▶ PROMPT A
In the essay on free speech, in what year did the Vatican excommunicate Bishop Richard Williamson?
▶ PROMPT B
Continue the essay on free speech and Bishop Richard Williamson from the point where it stops.

▶ SELECTED EXCERPT
*** Begin section ***
How Free is Speech?

Bishop Richard Williamson says that no Jews were murdered in gas chambers during World War II; that the Twin Towers were brought down by American explosives on September 11, 2001; and that Jews want to dominate the world “to prepare the anti-Christ’s throne in Jerusalem.” Should he, and other hate-mongers of his ilk, be punished for their words?

NEW YORK – Bishop Richard Williamson has some very peculiar, and frankly odious, views: that no Jews were murdered in gas chambers during World War II; that the Twin Towers were brought down by American explosives, not by airplanes, on September 11, 2001; and that Jews are fighting to dominate the world “to prepare the anti-Christ’s throne in Jerusalem.” And these are just some of his opinions on secular matters.

On questions of Roman Catholic doctrine, his views were considered so out of line with the modern Church that the Vatican excommunicated him in 1988, along with other members of the ultra-conservative Society of St. Pius X, founded by the fascist sympathizer Marcel Lefebvre. Supporters of Williamson include the British historian David Irving, who was recently jailed in Austria for glorifying the Nazis.
*** End section ***
▶ STUDY MATERIAL
*** Begin section ***
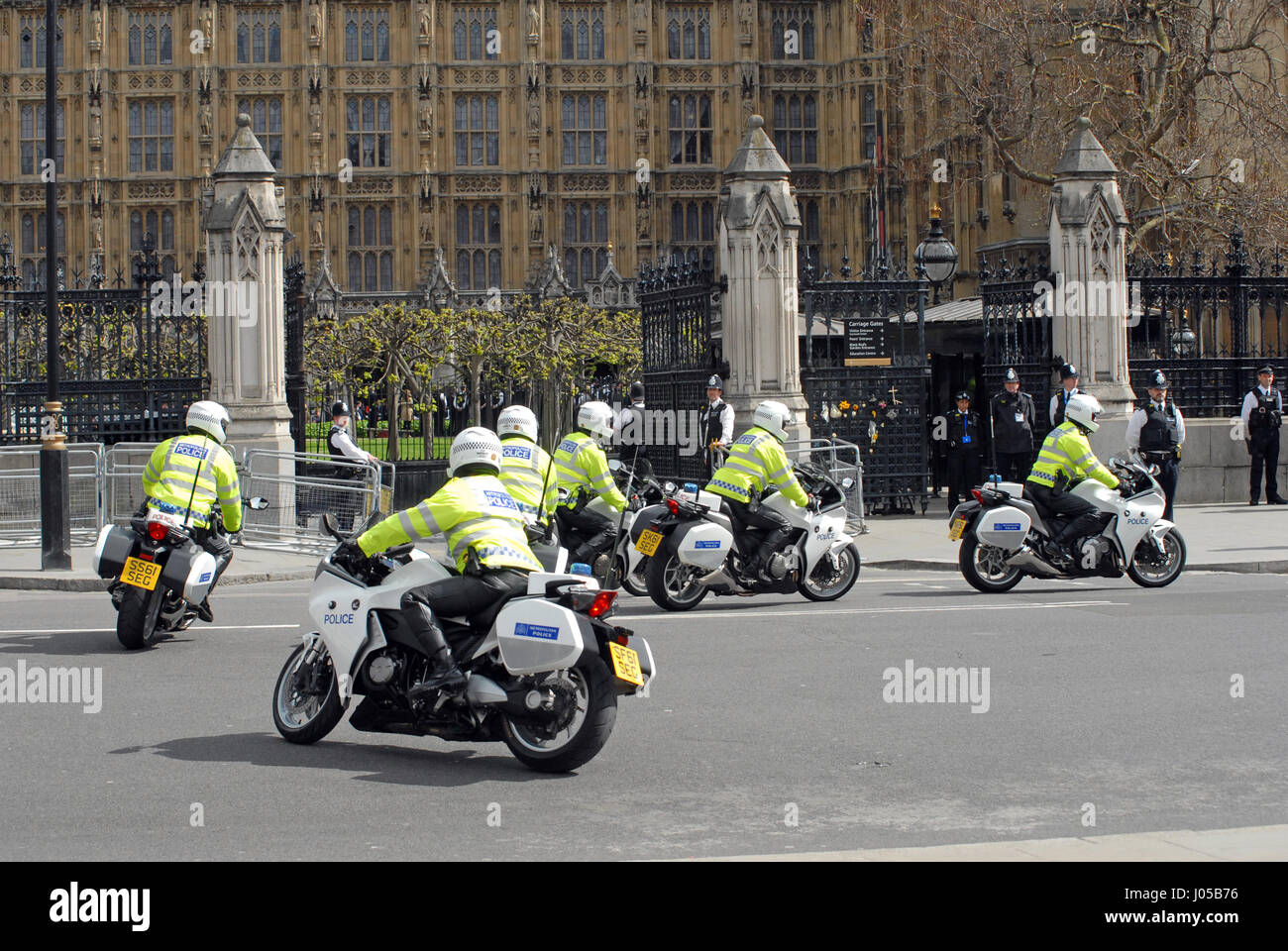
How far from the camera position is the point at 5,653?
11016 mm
*** End section ***
*** Begin section ***
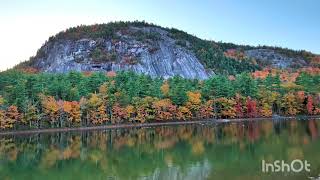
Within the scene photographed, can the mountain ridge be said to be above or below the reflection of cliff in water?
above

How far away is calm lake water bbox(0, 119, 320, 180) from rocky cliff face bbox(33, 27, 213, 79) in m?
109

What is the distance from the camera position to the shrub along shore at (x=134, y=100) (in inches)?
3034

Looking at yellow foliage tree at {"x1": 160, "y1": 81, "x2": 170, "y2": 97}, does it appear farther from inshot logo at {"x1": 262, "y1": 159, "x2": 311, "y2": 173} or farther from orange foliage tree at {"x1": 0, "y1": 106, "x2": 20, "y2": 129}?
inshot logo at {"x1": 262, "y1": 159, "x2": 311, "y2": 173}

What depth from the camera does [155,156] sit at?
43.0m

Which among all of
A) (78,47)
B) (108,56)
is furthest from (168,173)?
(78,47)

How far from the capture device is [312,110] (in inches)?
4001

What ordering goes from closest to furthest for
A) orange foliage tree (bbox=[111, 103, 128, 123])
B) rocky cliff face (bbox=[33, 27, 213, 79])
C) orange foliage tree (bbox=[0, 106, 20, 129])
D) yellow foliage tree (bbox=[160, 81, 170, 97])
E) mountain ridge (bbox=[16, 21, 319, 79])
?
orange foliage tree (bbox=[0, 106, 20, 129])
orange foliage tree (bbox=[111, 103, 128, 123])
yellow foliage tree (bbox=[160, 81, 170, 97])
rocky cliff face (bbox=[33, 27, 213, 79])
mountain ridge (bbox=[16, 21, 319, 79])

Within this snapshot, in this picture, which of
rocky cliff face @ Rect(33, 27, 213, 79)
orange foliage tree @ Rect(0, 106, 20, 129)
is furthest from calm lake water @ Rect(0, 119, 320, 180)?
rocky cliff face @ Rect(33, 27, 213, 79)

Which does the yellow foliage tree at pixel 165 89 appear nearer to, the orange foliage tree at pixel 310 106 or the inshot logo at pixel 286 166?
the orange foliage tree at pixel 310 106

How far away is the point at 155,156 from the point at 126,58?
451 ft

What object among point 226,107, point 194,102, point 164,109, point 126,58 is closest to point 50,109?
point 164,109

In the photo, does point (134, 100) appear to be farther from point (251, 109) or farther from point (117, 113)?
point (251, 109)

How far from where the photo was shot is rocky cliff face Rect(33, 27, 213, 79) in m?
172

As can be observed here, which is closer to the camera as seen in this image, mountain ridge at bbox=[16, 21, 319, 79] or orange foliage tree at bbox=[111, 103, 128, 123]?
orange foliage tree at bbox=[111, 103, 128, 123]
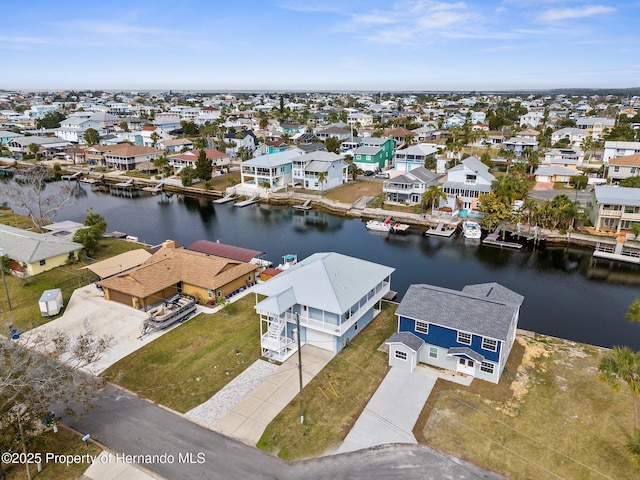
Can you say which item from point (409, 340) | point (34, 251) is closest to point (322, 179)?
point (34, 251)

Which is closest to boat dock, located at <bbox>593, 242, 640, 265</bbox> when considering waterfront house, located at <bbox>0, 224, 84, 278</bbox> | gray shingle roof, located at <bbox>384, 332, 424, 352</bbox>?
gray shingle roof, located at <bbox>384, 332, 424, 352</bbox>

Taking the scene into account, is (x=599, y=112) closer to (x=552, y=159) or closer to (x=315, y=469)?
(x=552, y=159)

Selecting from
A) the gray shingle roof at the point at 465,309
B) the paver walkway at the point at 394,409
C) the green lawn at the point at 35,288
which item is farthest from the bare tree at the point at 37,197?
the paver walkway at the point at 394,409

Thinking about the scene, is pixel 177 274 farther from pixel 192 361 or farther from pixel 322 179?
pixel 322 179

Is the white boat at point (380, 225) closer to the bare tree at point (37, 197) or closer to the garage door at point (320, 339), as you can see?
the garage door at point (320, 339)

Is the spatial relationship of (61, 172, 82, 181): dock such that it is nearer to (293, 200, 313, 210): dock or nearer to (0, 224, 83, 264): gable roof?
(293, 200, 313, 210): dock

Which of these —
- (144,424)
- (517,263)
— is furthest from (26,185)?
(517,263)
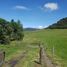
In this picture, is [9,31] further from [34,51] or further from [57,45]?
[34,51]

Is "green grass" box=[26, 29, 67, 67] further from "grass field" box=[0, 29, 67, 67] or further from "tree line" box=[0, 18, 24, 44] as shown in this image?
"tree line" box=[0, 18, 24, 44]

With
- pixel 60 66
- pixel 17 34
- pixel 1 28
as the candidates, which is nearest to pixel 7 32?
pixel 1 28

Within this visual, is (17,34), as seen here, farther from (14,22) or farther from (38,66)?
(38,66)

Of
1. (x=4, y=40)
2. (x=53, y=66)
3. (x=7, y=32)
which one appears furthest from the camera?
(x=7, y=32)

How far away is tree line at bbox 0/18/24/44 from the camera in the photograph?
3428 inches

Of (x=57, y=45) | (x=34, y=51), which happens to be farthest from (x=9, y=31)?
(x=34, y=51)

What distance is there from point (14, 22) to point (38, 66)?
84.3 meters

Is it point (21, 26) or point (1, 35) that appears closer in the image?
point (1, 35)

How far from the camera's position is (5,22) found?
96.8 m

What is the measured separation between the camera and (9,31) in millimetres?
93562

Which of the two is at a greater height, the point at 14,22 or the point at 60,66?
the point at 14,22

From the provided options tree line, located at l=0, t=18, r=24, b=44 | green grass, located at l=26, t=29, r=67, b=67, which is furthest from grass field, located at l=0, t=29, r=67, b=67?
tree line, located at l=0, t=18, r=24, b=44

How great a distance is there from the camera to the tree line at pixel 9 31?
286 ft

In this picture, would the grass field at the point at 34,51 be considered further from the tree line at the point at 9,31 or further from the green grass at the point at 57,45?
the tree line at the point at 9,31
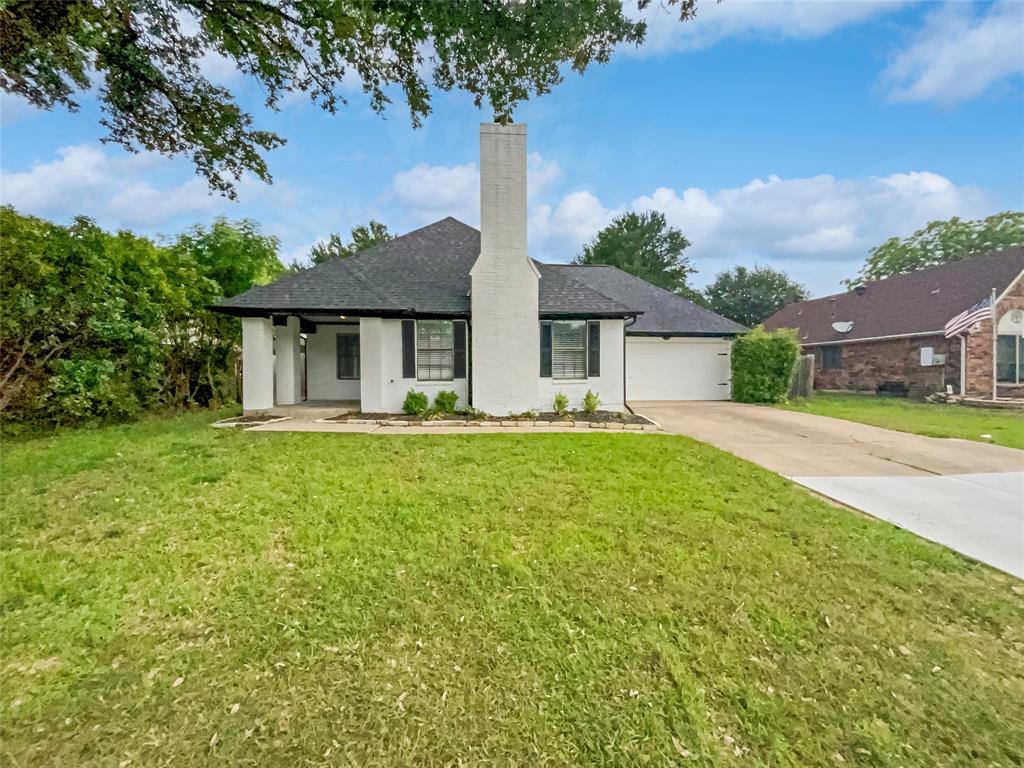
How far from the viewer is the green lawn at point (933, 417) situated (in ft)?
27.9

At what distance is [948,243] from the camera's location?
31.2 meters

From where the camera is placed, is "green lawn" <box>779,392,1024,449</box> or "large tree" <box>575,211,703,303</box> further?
*** End section ***
*** Begin section ***
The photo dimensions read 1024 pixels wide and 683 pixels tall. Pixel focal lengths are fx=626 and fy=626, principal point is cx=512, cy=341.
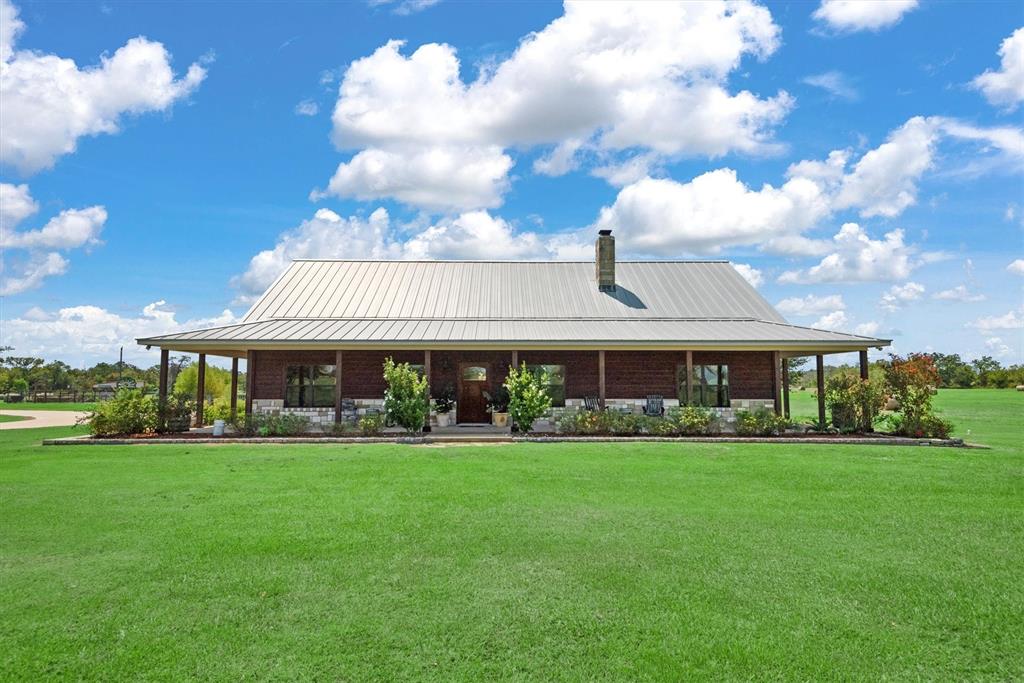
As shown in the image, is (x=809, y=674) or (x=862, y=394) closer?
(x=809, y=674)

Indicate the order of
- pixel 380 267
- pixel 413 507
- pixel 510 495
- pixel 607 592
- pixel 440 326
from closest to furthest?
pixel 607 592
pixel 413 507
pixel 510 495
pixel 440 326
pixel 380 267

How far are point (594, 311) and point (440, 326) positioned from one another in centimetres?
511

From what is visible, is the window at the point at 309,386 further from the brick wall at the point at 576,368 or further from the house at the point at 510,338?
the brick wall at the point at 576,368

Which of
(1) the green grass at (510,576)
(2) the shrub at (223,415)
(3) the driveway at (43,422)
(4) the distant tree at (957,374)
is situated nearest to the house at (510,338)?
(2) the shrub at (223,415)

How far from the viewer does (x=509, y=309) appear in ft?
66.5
*** End section ***
▶ FINAL ANSWER A
1988

▶ FINAL ANSWER B
The bishop, then, does not strike one as an attractive man. But does he deserve everything now hanging over his head? As a consequence of the views he expressed on Swedish television, he was denied re-entry into the Church, as was promised earlier by Pope Benedict, which is probably just as well. But he was also kicked out of Argentina, where he lived, and is threatened with extradition to Germany, where preparations are made to prosecute him for Holocaust denial.